= Baka-Nswazwi =

The Ba-ka-Nswazwi people are originally Bapedi of Mujaji (Rain Queen). The Bapedi of Mujaji are Kalangas originally from Munomutapa and were ruled by Mugudo. They are found in Tutume, Nswazwi, Marapong, Masunga and Nkange in Botswana.

==History==
The Baka-Nswazwi have been assimilated back over the years into their Kalanga (Bakalanga) culture. In the 18th century they migrated into present-day Botswana from the Polokwane (Pietersburg) area of the present-day Limpopo province. They settled in the Bukalanga area, which was ruled by the Mambo of the Kalanga. The Mambo was later subdued by the forces of Mzilikazi of the Ndebele, who after his death in 1868 was succeeded by his son Lobengula. Lobengula was not favourably disposed to the establishment of the Bechuanaland Protectorate in 1885. He expressed resentment that Khama III should fix the northern border of the protectorate without consulting him.·Lobengula did not believe that the 22° demarcation line had been drawn in London but believed it had been put forward by Khama. Furthermore, he was angry that he had not been consulted before a protectorate was imposed over Bechuanaland.

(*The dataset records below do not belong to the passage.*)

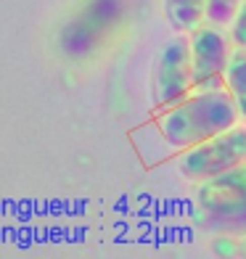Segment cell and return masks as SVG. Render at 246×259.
I'll return each instance as SVG.
<instances>
[{"label": "cell", "mask_w": 246, "mask_h": 259, "mask_svg": "<svg viewBox=\"0 0 246 259\" xmlns=\"http://www.w3.org/2000/svg\"><path fill=\"white\" fill-rule=\"evenodd\" d=\"M148 124L172 159L233 130L241 124V116L228 90H196L172 109L154 114Z\"/></svg>", "instance_id": "obj_1"}, {"label": "cell", "mask_w": 246, "mask_h": 259, "mask_svg": "<svg viewBox=\"0 0 246 259\" xmlns=\"http://www.w3.org/2000/svg\"><path fill=\"white\" fill-rule=\"evenodd\" d=\"M178 172L191 183H207L246 164V124H236L207 143L175 156Z\"/></svg>", "instance_id": "obj_2"}, {"label": "cell", "mask_w": 246, "mask_h": 259, "mask_svg": "<svg viewBox=\"0 0 246 259\" xmlns=\"http://www.w3.org/2000/svg\"><path fill=\"white\" fill-rule=\"evenodd\" d=\"M193 96V77H191V48L188 34H172L161 45L151 77V106L154 111L172 109L175 103Z\"/></svg>", "instance_id": "obj_3"}, {"label": "cell", "mask_w": 246, "mask_h": 259, "mask_svg": "<svg viewBox=\"0 0 246 259\" xmlns=\"http://www.w3.org/2000/svg\"><path fill=\"white\" fill-rule=\"evenodd\" d=\"M191 48V77H193V93L196 90H225V74L233 42L230 34L222 27L201 24L188 34Z\"/></svg>", "instance_id": "obj_4"}, {"label": "cell", "mask_w": 246, "mask_h": 259, "mask_svg": "<svg viewBox=\"0 0 246 259\" xmlns=\"http://www.w3.org/2000/svg\"><path fill=\"white\" fill-rule=\"evenodd\" d=\"M196 204L212 222L238 225L246 220V164L196 188Z\"/></svg>", "instance_id": "obj_5"}, {"label": "cell", "mask_w": 246, "mask_h": 259, "mask_svg": "<svg viewBox=\"0 0 246 259\" xmlns=\"http://www.w3.org/2000/svg\"><path fill=\"white\" fill-rule=\"evenodd\" d=\"M164 16L175 34H191L204 24L207 0H164Z\"/></svg>", "instance_id": "obj_6"}, {"label": "cell", "mask_w": 246, "mask_h": 259, "mask_svg": "<svg viewBox=\"0 0 246 259\" xmlns=\"http://www.w3.org/2000/svg\"><path fill=\"white\" fill-rule=\"evenodd\" d=\"M222 79H225V90L230 93V98L238 109V116L246 124V51L243 48H233Z\"/></svg>", "instance_id": "obj_7"}, {"label": "cell", "mask_w": 246, "mask_h": 259, "mask_svg": "<svg viewBox=\"0 0 246 259\" xmlns=\"http://www.w3.org/2000/svg\"><path fill=\"white\" fill-rule=\"evenodd\" d=\"M241 6H243V0H207V16H204V24L222 27V29H225V24L230 27Z\"/></svg>", "instance_id": "obj_8"}, {"label": "cell", "mask_w": 246, "mask_h": 259, "mask_svg": "<svg viewBox=\"0 0 246 259\" xmlns=\"http://www.w3.org/2000/svg\"><path fill=\"white\" fill-rule=\"evenodd\" d=\"M228 34H230L233 48H243V51H246V0H243V6L238 8V14H236V19H233V24L228 27Z\"/></svg>", "instance_id": "obj_9"}, {"label": "cell", "mask_w": 246, "mask_h": 259, "mask_svg": "<svg viewBox=\"0 0 246 259\" xmlns=\"http://www.w3.org/2000/svg\"><path fill=\"white\" fill-rule=\"evenodd\" d=\"M238 256H241V259H246V235L238 241Z\"/></svg>", "instance_id": "obj_10"}]
</instances>
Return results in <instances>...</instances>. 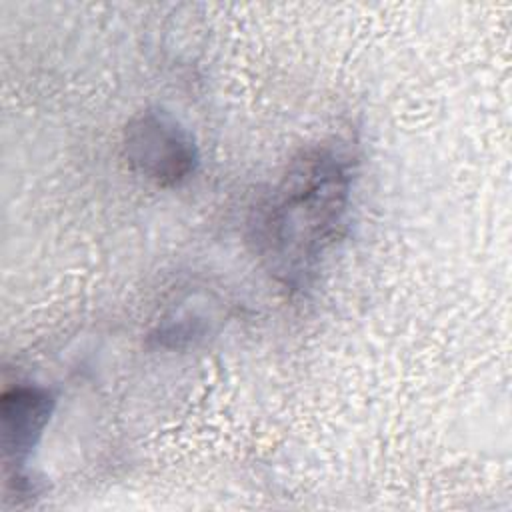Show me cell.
Wrapping results in <instances>:
<instances>
[{
    "instance_id": "6da1fadb",
    "label": "cell",
    "mask_w": 512,
    "mask_h": 512,
    "mask_svg": "<svg viewBox=\"0 0 512 512\" xmlns=\"http://www.w3.org/2000/svg\"><path fill=\"white\" fill-rule=\"evenodd\" d=\"M354 190V158L340 142L300 150L260 200L250 242L264 268L286 288L302 290L344 238Z\"/></svg>"
},
{
    "instance_id": "7a4b0ae2",
    "label": "cell",
    "mask_w": 512,
    "mask_h": 512,
    "mask_svg": "<svg viewBox=\"0 0 512 512\" xmlns=\"http://www.w3.org/2000/svg\"><path fill=\"white\" fill-rule=\"evenodd\" d=\"M122 150L128 166L160 188L188 182L200 164L198 144L188 128L162 108H146L128 120Z\"/></svg>"
},
{
    "instance_id": "3957f363",
    "label": "cell",
    "mask_w": 512,
    "mask_h": 512,
    "mask_svg": "<svg viewBox=\"0 0 512 512\" xmlns=\"http://www.w3.org/2000/svg\"><path fill=\"white\" fill-rule=\"evenodd\" d=\"M56 408V396L50 388L18 382L6 388L0 398V434L4 462L10 468L8 482L30 478L26 464L40 444Z\"/></svg>"
}]
</instances>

Later they were led by John Nswazwi, who was born in Nswazwi in then Bechuanaland in 1875. John Nswazwi was exiled to Mafikeng in 1947 by the colonial government as a result of a conflict with the Bangwato regent Tshekedi Khama. The Baka-Nswazwi considered themselves independent of Bangwato and that they had only been brought under Bangwato lordship during the creation of the Bechuanaland Protectorate. The Baka-Nswazwi questioned whether they fell within the Protectorate, and indeed under Bangwato in the Bamangwato Territory. This was the gist of their confrontation with Tshekedi Khama, and all other matters that came up were skirmishes around this root cause. Tshekedi Khama was the uncle of Seretse Khama, the first president of Botswana.

Chief Nswazwi died on May 14, 1960. He was buried in Jetjeni and his remains were later transferred to Nswazwi village in 2002.